DATA SUPPLIED Block Start
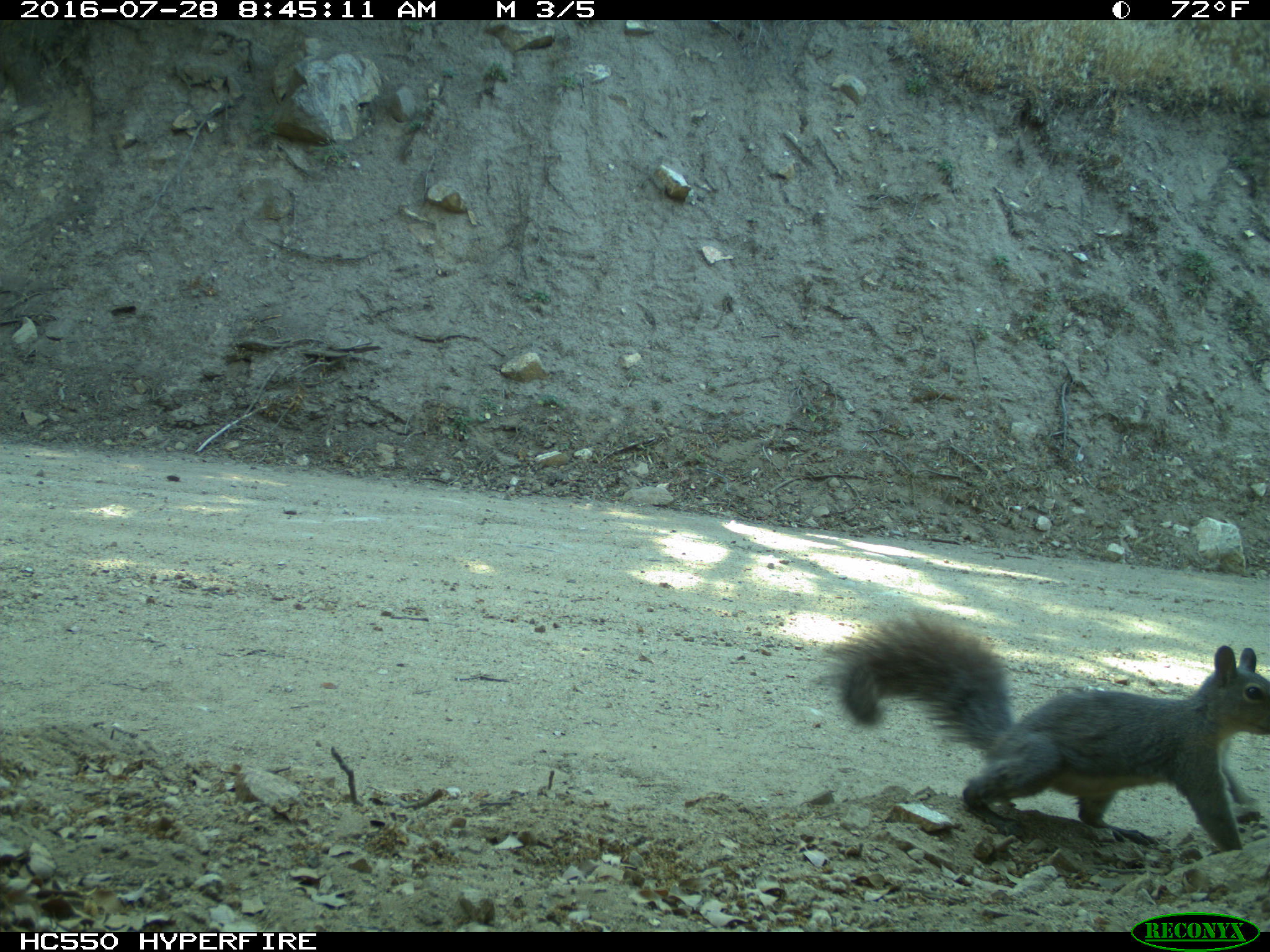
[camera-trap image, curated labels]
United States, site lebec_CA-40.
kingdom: Animalia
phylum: Chordata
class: Mammalia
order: Rodentia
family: Sciuridae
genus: Sciurus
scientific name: Sciurus carolinensis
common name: eastern gray squirrel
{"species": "Sciurus carolinensis (eastern gray squirrel)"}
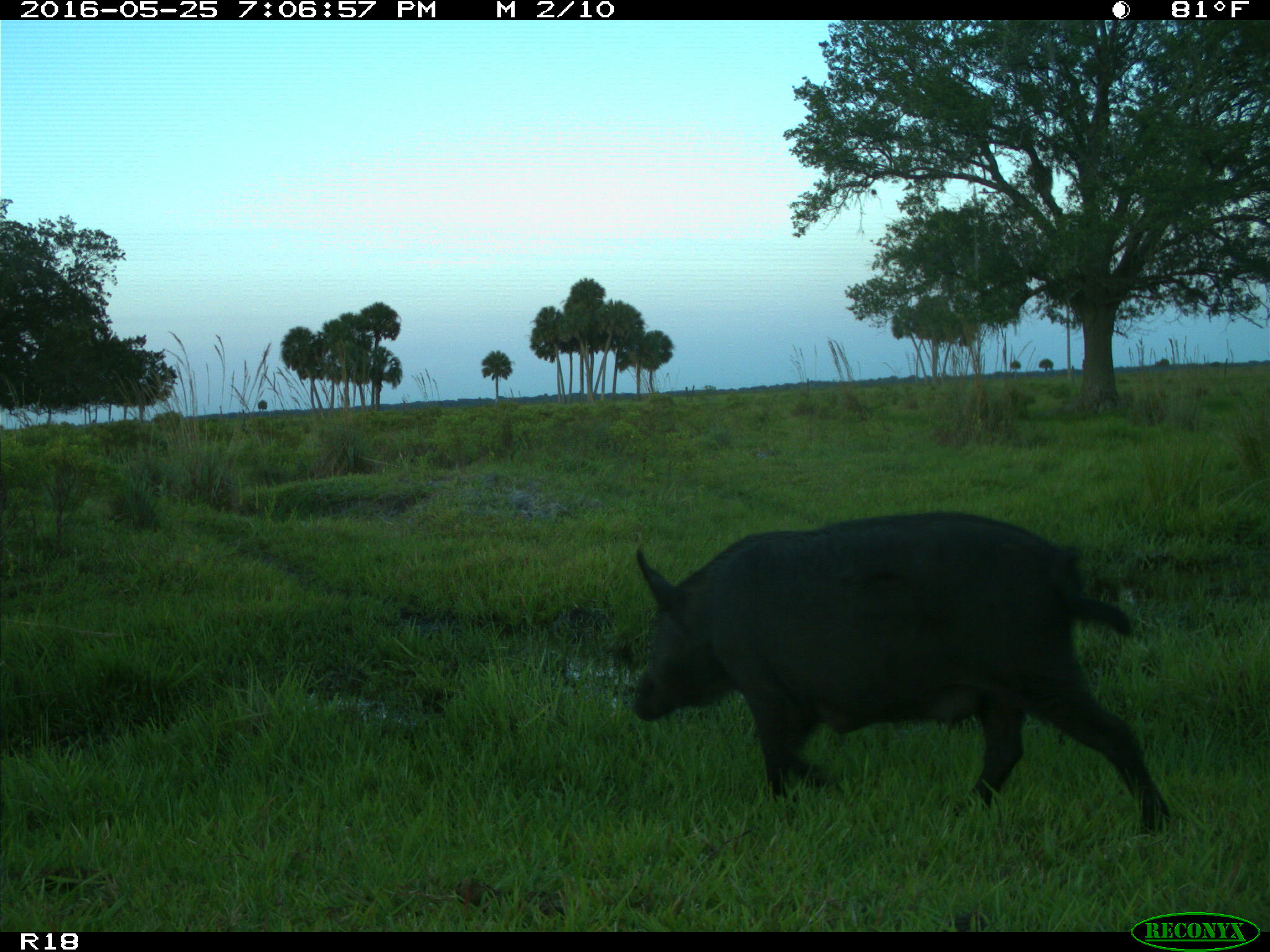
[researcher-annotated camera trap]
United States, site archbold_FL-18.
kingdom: Animalia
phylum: Chordata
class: Mammalia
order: Artiodactyla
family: Suidae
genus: Sus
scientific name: Sus scrofa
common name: wild boar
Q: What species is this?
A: Sus scrofa (wild boar).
DATA SUPPLIED Block End
WHAT YOU NEED TO DO: This task calls for an exact copy of the data above, without pictures.

REPLY TO THE TASK:
[camera-trap image, curated labels]
United States, site lebec_CA-40.
kingdom: Animalia
phylum: Chordata
class: Mammalia
order: Rodentia
family: Sciuridae
genus: Sciurus
scientific name: Sciurus carolinensis
common name: eastern gray squirrel
{"species": "Sciurus carolinensis (eastern gray squirrel)"}
[researcher-annotated camera trap]
United States, site archbold_FL-18.
kingdom: Animalia
phylum: Chordata
class: Mammalia
order: Artiodactyla
family: Suidae
genus: Sus
scientific name: Sus scrofa
common name: wild boar
Q: What species is this?
A: Sus scrofa (wild boar).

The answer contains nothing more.